Los factores de riesgo sobre los cuales viven los habitantes de Los Angeles son tan reales como simbólicos: un área sísmica de gran actividad junto al Pacífico, rodeada de imponentes valles y montañas, expuesta todo el tiempo a potenciales inundaciones e incendios que normalmente adquieren grandes proporciones. A ellos se agrega una visible sensación de rechazo y desprecio que suscita en vastos ámbitos el perfil de la capital del entretenimiento, por representar cierta visión a gran escala del hedonismo, la banalidad y la colonización cultural.

Esto explica por qué, desde la primera versión de La guerra de los mundos (1942), Los Angeles no cesa de exponerse a la destrucción total desde la pantalla por medio de movimientos telúricos ( Terremoto , 2012 ), estallidos originados en las montañas ( Vo lcano), fenómenos meteorológicos ( El día después de mañana ) y ofensivas extraterrestres ( Día de la independencia , Skyline ).

Más allá de todas estas referencias, la película que estamos por conocer remite específicamente a un episodio ocurrido hace 69 años y del que todavía perduran enigmáticas derivaciones. Conocido como la batalla de Los Angeles, ocurrió en plena Segunda Guerra Mundial, en la noche del 24 y la madrugada del 25 de febrero de 1942, cuando la caída de varios objetos no identificados sobre la ciudad obligó durante casi una hora a una respuesta de fuego de las baterías antiaéreas situadas sobre la línea costera que se extiende desde Santa Mónica hasta Long Beach. Hasta el día de hoy, no queda claro lo que ocurrió, porque ni las bombas japonesas ni los ovnis aparecieron con el tiempo como razones fidedignas de tan contundente reacción. No hubo pronunciamientos oficiales y todo quedó hasta hoy envuelto en una gran nebulosa.

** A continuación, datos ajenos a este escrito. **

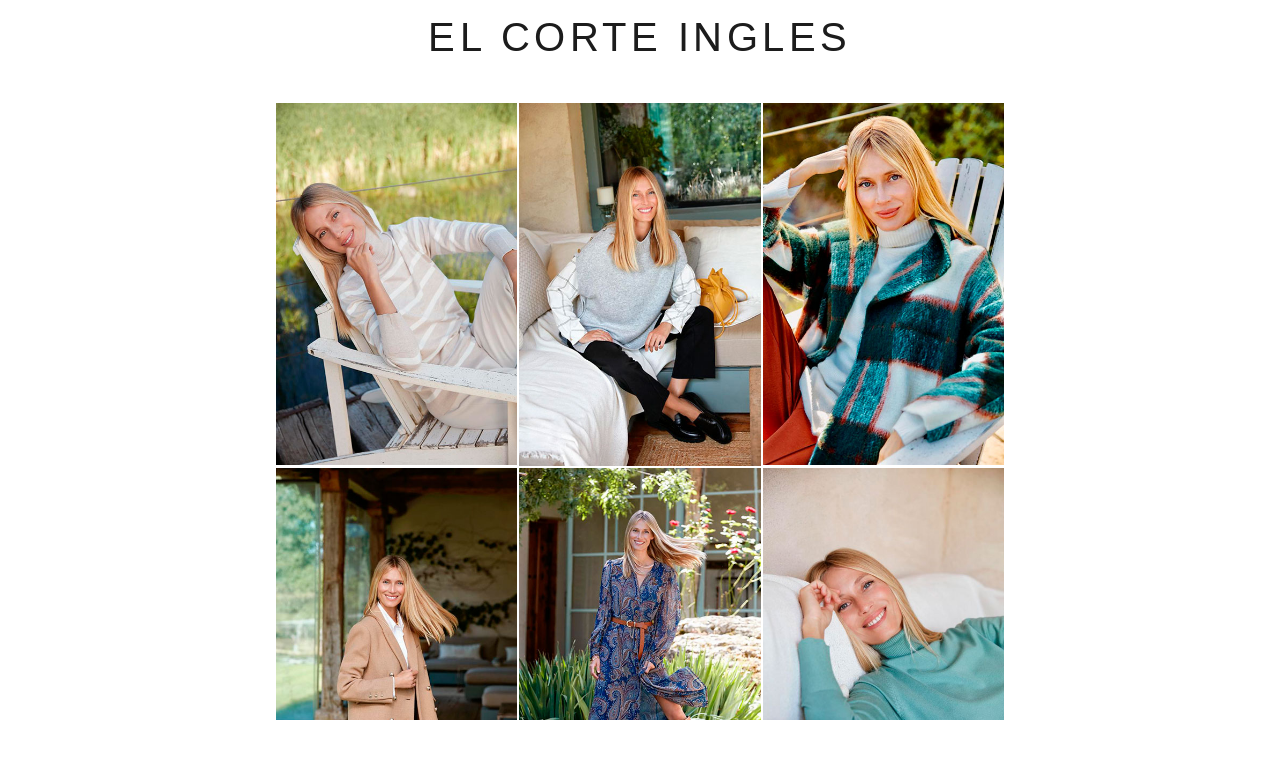

--- FILE ---
content_type: text/css
request_url: https://nuriasaenz.com/wp-content/uploads/elementor/css/post-994.css?ver=1764303609
body_size: -47
content:
.elementor-kit-994{--e-global-typography-primary-font-family:"Roboto";--e-global-typography-primary-font-weight:600;--e-global-typography-secondary-font-family:"Roboto Slab";--e-global-typography-secondary-font-weight:400;--e-global-typography-text-font-family:"Roboto";--e-global-typography-text-font-weight:400;--e-global-typography-accent-font-family:"Roboto";--e-global-typography-accent-font-weight:500;}.elementor-kit-994 e-page-transition{background-color:#FFBC7D;}.elementor-kit-994 h1{font-family:"Helvetica", Sans-serif;font-weight:600;}.elementor-kit-994 h2{font-family:"Helvetica", Sans-serif;}.elementor-kit-994 h3{font-family:"Helvetica", Sans-serif;}.elementor-kit-994 h4{font-family:"Helvetica", Sans-serif;}.elementor-kit-994 h5{font-family:"Helvetica", Sans-serif;}.elementor-kit-994 h6{font-family:"Helvetica", Sans-serif;}.elementor-section.elementor-section-boxed > .elementor-container{max-width:1140px;}.e-con{--container-max-width:1140px;}.elementor-widget:not(:last-child){margin-block-end:1px;}.elementor-element{--widgets-spacing:1px 1px;--widgets-spacing-row:1px;--widgets-spacing-column:1px;}{}h1.entry-title{display:var(--page-title-display);}@media(max-width:1024px){.elementor-section.elementor-section-boxed > .elementor-container{max-width:1024px;}.e-con{--container-max-width:1024px;}}@media(max-width:767px){.elementor-section.elementor-section-boxed > .elementor-container{max-width:767px;}.e-con{--container-max-width:767px;}}

--- FILE ---
content_type: text/css
request_url: https://nuriasaenz.com/wp-content/uploads/elementor/css/post-3422.css?ver=1764416246
body_size: 180
content:
.elementor-3422 .elementor-element.elementor-element-604c9a4 > .elementor-container{max-width:729px;}.elementor-3422 .elementor-element.elementor-element-604c9a4{margin-top:0px;margin-bottom:0px;padding:0px 0px 0px 0px;}.elementor-3422 .elementor-element.elementor-element-4d289b78 > .elementor-widget-wrap > .elementor-widget:not(.elementor-widget__width-auto):not(.elementor-widget__width-initial):not(:last-child):not(.elementor-absolute){margin-bottom:5px;}.elementor-3422 .elementor-element.elementor-element-7ac91b38{width:100%;max-width:100%;text-align:center;}.elementor-3422 .elementor-element.elementor-element-7ac91b38 > .elementor-widget-container{margin:10px 10px 10px 10px;}.elementor-3422 .elementor-element.elementor-element-7ac91b38 .elementor-heading-title{font-family:"Spartan", Sans-serif;font-size:3.4vw;font-weight:normal;text-transform:uppercase;font-style:normal;text-decoration:none;line-height:1.2em;letter-spacing:4.5px;color:#1C1C1C;}.elementor-3422 .elementor-element.elementor-element-28ff4838{--spacer-size:20px;}.elementor-3422 .elementor-element.elementor-element-533c20b > .elementor-widget-container{margin:0px 0px 0px 0px;padding:0px 0px 0px 0px;}.elementor-3422 .elementor-element.elementor-element-533c20b .gallery-item .gallery-caption{display:none;}.elementor-3422 .elementor-element.elementor-element-533c20b .gallery-item{padding:0 2px 2px 0;}.elementor-3422 .elementor-element.elementor-element-533c20b .gallery{margin:0 -2px -2px 0;}.elementor-3422 .elementor-element.elementor-element-533c20b .gallery-item img{border-style:none;border-radius:0px 0px 0px 0px;}.elementor-3422 .elementor-element.elementor-element-2f4c3795{--spacer-size:50px;}.elementor-3422 .elementor-element.elementor-element-fe765c9{text-align:right;}.elementor-3422 .elementor-element.elementor-element-fe765c9 .elementor-heading-title{font-size:18px;}.elementor-3422 .elementor-element.elementor-element-49fedb2{--spacer-size:50px;}@media(min-width:768px){.elementor-3422 .elementor-element.elementor-element-4d289b78{width:100%;}}@media(max-width:1024px){.elementor-3422 .elementor-element.elementor-element-7ac91b38 .elementor-heading-title{font-size:4.2vw;}.elementor-3422 .elementor-element.elementor-element-2f4c3795{--spacer-size:20px;}.elementor-3422 .elementor-element.elementor-element-fe765c9{text-align:center;}.elementor-3422 .elementor-element.elementor-element-fe765c9 .elementor-heading-title{font-size:16px;line-height:1.5em;}.elementor-3422 .elementor-element.elementor-element-49fedb2{--spacer-size:20px;}}@media(max-width:767px){.elementor-3422 .elementor-element.elementor-element-7ac91b38 .elementor-heading-title{font-size:5.7vw;line-height:1.6em;}.elementor-3422 .elementor-element.elementor-element-2f4c3795{--spacer-size:20px;}.elementor-3422 .elementor-element.elementor-element-fe765c9{text-align:center;}.elementor-3422 .elementor-element.elementor-element-fe765c9 .elementor-heading-title{font-size:15px;line-height:1.5em;letter-spacing:0px;}.elementor-3422 .elementor-element.elementor-element-49fedb2{--spacer-size:20px;}}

Lo que sí aparece fuera de toda duda es la necesidad que forzó a los productores de este film de alto costo (75 millones de dólares) a filmar una película sobre Los Angeles lejos de Los Angeles. Casi todo el rodaje (13 semanas) transcurrió en Baton Rouge y Shreveport (Luisiana), donde los estímulos fiscales para el cine llegan al 35 por ciento del presupuesto total de cada film. Y esto no es todo: en Luisiana quedó garantizada la posibilidad de cerrar una autopista durante 30 días o más para filmar escenas con grandes explosiones y el despliegue de casi 3000 extras. Al fin y al cabo, el relato de un desastre ficticio aportó casi 50 millones de dólares en beneficios para un estado que todavía afronta las secuelas de un desastre real: el devastador paso del huracán Katrina, en 2005.